Footage from a camera at the church showed the same woman entering with the infant, the police said.
Then it showed her leaving - this time without him. It is not clear how long the baby was left alone lying atop a towel, his umbilical cord still attached.
The videos were not time-stamped, the police said. But around 1 pm, a parish maintenance worker, José Morán, returned from an hour long lunch and heard the cries of a baby in the front of the nave.
“I thought somebody was with him,” said Morán (60), who is from the Dominican Republic. “Then I decided to go look.”
He walked to the front of the nave and found the child lying in the wood-frame nativity scene, which had been newly assembled but was still empty of all the animals and statues.
The baby was partially swaddled in a towel, a corner of which was covering its face, Morán recalled.
“It was moving its legs,” he said of the boy.
Morán notified the parish office, and a staff member ran to the parish school across the street to get a nurse.
Fire Department officials soon arrived.
Rocio Fidalgo, a spokeswoman for the Diocese of Brooklyn, said that from time to time, people leave unwanted children at its churches, though she declined to say how often this happened.
“It’s not uncommon,” Fidalgo said. “But we feel and we believe that these mothers trust our churches in the middle of their desperation.”
A message of hope
For the parish priest, the Reverend Christopher Ryan Heanue (28), the infant’s appearance carried a message of hope. And he saw in it some divine foresight.

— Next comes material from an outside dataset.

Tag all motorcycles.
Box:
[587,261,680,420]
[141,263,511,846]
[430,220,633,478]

He had not intended for the nativity to be set up so early in the season. “That was the providential part of this,” he said Wednesday.

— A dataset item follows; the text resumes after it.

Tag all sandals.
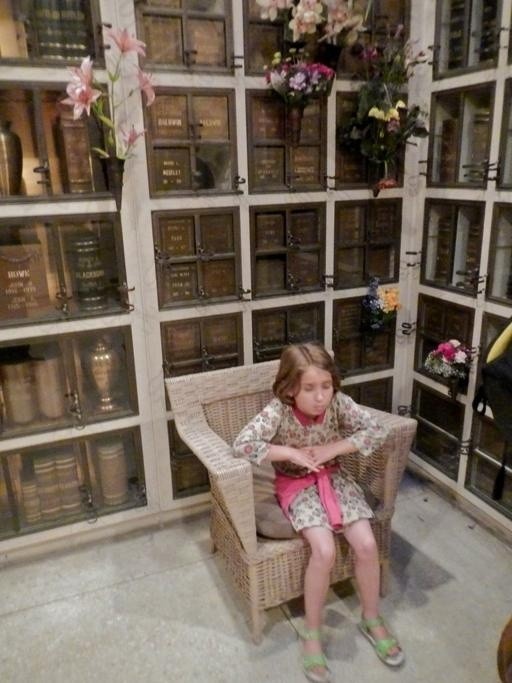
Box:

The baby, he added, “found in this a home.”
“The story went most certainly viral, because it’s a beautiful story,” he said.
“I pray that it’s a story that will make people appreciate the gifts of life.”
Many who heard the story already were. Parish officials said they had received well over a dozen messages in calls and emails from people around the country expressing interest in adopting the baby.
One of six Sunday Masses at Church of the Holy Jesus Child is said in Spanish, and one Mass a month is said in Tagalog.
Paul Cerni, the parish secretary, said that the shifts in the congregation’s demographics have vaguely mirrored those in the broader community, with a growing number of immigrants from predominantly Catholic countries of Latin America replacing those of Western European descent.
The parish, established in 1910, has a congregation that now numbers about 1,500 people, he said, with about a quarter foreign-born.
“We should pray the baby gets a proper home,” said Heanue, who arrived at the parish in February and is in charge of its day-to-day administration.
Should the baby eventually be put up for adoption, he said, he had one wish. “I would like to see the child stay in this community,” he said.